Founded in 1998, OraMetrix makes and sells what it calls the SureSmile system for orthodontic braces. After taking a 3-D scan of a patient’s mouth, an orthodontist can then use the system’s computer modeling to develop a treatment plan. A robotic system then precisely bends the “archwires” that push teeth around.
OraMetrix claims the system shortens the duration of treatment and reduces office visits. The company has sold the system since 2004 and told VentureWire that it has installed SureSmile for more than 200 doctors, but says it needs to roughly double that figure to reach profitability.
Microarray maker TeleChem goes public via reverse merger – TeleChem International, a Sunnyvale, Calif., maker of gene-chip microarrays that is also known as ArrayIt, went public via a reverse merger with Integrated Media Holdings. The companies don’t quite call it a reverse merger, but given that IMH shares have traded at around two cents since September, the company has a shareholder’s deficit of $1.5 million and noted in its latest quarterly filing that there is “substantial doubt” about its ability to remain a going concern, the dots aren’t all that hard to connect.
Technically, IMH acquired TeleChem’s existing shares in exchange for 35 million shares of the merged company, which will undergo a one for 30 reverse split. At yesterday’s IMH close of, yes, two cents, that values the deal at about $21 million.
BioVascular pulls in $11M for platelet-disease treatments – San Diego’s BioVascular, a specialty pharma focused on drugs for fighting blood clots related to heart surgery, raised $10.9 million in a third funding round. Investors included BB Biotech Ventures, Merck KGaA and Domain Associates.
The funds will allow BioVascular to complete early-stage trials of two drugs, saratin for the prevention of clotting in grafted vessels following heart-bypass operations, and BVI-007, a platelet-production inhibitor it acquired last year when it bought out the biotech Revitus.
Cequent Pharma adds $4.5M for for RNAi drugs – Cequent Pharmaceuticals, a Cambridge, Mass., developer of drugs based on the gene-silencing technique called RNA interference, added $4.5 million to its first funding round, VentureWire reports. The new cash, provided by existing investors Novartis Option Fund, Ampersand Ventures, Nexus Medical Partners and Pappas Ventures, brings Cequent’s total funding in the round to $13.5 million.

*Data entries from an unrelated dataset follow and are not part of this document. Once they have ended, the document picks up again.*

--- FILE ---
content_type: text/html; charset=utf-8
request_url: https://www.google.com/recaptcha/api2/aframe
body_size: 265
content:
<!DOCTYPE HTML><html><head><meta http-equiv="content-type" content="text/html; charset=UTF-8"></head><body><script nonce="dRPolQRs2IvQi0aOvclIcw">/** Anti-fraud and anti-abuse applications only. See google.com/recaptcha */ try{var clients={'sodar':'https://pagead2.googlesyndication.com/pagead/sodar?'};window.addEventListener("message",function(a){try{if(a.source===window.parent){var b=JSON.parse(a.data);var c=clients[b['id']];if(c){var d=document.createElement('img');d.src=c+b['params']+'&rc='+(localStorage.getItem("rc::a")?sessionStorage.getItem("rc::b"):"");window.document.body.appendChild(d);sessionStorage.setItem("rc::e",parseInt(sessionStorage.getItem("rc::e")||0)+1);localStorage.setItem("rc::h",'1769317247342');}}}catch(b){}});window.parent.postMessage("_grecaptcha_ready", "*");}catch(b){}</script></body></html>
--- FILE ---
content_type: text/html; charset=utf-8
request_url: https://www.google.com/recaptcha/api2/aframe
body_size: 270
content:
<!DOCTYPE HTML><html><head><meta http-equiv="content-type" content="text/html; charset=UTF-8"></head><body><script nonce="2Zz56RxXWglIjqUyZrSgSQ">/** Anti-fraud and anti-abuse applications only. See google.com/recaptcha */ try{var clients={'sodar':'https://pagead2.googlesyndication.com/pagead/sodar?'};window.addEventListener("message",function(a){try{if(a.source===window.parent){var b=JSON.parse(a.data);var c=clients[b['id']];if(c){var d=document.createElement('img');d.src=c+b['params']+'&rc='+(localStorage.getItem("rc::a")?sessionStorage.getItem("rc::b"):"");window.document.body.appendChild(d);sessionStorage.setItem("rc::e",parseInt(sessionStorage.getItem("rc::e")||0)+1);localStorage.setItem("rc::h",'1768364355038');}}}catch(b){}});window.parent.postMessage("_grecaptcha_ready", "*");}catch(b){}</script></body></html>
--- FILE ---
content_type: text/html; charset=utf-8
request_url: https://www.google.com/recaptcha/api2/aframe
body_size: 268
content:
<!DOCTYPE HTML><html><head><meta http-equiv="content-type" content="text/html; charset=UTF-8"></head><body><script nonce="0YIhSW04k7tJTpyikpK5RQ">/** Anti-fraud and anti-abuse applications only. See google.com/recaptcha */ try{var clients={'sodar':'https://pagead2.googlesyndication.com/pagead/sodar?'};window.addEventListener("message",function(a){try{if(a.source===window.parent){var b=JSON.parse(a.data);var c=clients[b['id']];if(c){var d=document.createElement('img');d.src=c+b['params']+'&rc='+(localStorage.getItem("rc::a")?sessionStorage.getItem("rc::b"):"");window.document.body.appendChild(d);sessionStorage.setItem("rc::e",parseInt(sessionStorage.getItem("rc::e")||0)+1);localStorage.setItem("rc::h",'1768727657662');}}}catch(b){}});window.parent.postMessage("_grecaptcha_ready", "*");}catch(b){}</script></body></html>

RNAi involves the use of short stretches of RNA that engage ancient cellular mechanisms for silencing the output of particular disease-related genes. RNA, however, doesn’t enter cells easily, so Cequent is working on a way to use genetically engineered, non-disease-causing bacteria that will enter human cells and produce the desired RNA molecules locally. We covered Cequent’s previous funding here.